TOXINS IN THE FOODS WE EAT and CYANIDE
Volume 26 Number 2
ISSN-1059-6518
By Frank Hubbell, DO
There are quite a few foods that we commonly eat that contain potentially lethal toxins. Fortunately, they are in trace quantities, and our liver is generally able to detoxify them before they can cause us any harm.
One particular toxin that is found in a variety of foods is amygdalin, a cyanogenic glycoside that is metabolized into hydrogen cyanide (HCN). Egads! CYANIDE– that could kill you!
Cyanide can be found in the following seeds and foods:
Apple seeds Cherry pits
Peach pits Apricot pits
Plums Pears
Almonds Lima beans
Nectarines Barley
Cabbage Sorghum
Broccoli Cauliflower
Flaxseed Bamboo
White Clover
Cassava root = tapioca, manioc, yuca
The questions are where does the cyanide come from, and why it is in these seeds, fruits, or vegetables?

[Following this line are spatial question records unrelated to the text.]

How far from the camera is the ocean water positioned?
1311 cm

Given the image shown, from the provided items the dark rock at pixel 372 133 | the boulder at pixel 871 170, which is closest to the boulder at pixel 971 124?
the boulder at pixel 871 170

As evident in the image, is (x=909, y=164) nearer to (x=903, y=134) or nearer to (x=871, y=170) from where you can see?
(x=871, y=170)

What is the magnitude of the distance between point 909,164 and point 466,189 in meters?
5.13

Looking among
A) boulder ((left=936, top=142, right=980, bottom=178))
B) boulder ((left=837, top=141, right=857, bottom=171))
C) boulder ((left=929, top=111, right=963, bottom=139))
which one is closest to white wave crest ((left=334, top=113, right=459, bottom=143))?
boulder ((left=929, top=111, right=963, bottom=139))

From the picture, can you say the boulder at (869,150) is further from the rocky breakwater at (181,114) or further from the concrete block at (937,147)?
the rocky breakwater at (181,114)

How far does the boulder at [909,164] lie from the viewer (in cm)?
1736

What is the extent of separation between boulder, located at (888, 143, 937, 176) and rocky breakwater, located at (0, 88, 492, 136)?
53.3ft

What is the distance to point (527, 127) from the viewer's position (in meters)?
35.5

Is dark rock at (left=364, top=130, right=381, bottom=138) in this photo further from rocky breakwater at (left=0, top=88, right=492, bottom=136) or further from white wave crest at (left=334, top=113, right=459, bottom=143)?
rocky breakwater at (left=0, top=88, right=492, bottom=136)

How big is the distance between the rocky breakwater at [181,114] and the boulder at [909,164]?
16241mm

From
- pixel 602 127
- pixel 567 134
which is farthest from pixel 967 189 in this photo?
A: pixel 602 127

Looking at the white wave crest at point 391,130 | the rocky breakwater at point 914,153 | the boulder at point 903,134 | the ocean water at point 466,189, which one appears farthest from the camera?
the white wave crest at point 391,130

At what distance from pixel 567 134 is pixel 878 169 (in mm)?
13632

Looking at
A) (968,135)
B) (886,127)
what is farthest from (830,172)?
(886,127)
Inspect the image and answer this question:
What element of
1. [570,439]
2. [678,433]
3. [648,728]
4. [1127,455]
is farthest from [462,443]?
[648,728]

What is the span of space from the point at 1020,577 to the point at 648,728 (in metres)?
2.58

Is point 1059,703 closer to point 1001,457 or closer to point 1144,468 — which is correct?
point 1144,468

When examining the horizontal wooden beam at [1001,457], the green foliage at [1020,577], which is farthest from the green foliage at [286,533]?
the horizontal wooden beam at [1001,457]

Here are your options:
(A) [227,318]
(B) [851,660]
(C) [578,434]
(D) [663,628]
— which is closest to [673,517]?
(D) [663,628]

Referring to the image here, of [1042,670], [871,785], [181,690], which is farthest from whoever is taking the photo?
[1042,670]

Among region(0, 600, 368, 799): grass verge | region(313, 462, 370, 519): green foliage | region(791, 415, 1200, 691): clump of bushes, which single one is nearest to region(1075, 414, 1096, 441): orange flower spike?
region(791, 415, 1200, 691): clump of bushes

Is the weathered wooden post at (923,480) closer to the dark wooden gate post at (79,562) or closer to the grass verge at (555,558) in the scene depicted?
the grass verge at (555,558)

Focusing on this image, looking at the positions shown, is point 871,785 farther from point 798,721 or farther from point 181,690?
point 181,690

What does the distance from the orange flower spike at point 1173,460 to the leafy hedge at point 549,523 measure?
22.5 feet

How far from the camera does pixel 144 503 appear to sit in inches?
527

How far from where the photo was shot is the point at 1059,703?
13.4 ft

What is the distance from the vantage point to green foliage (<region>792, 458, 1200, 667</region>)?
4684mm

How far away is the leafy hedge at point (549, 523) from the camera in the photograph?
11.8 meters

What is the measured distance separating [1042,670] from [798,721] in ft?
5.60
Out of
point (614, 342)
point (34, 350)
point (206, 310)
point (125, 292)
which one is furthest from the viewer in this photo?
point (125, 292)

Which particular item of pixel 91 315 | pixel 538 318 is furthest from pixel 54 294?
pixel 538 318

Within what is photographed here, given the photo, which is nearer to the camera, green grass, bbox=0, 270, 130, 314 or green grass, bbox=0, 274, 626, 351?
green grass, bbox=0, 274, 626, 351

Some plants have the ability to fix nitrogen to carbon with a triple bond, making hydrogen cyanide = HCN, one hydrogen atom, one carbon atom, and one nitrogen atom. Of course at this point, you’re wondering why aren’t all plants potentially cyanide carriers. The plants have to have the enzymes necessary to carry out these chemical reactions and it has to be able to store the hydrogen cyanide without harming itself.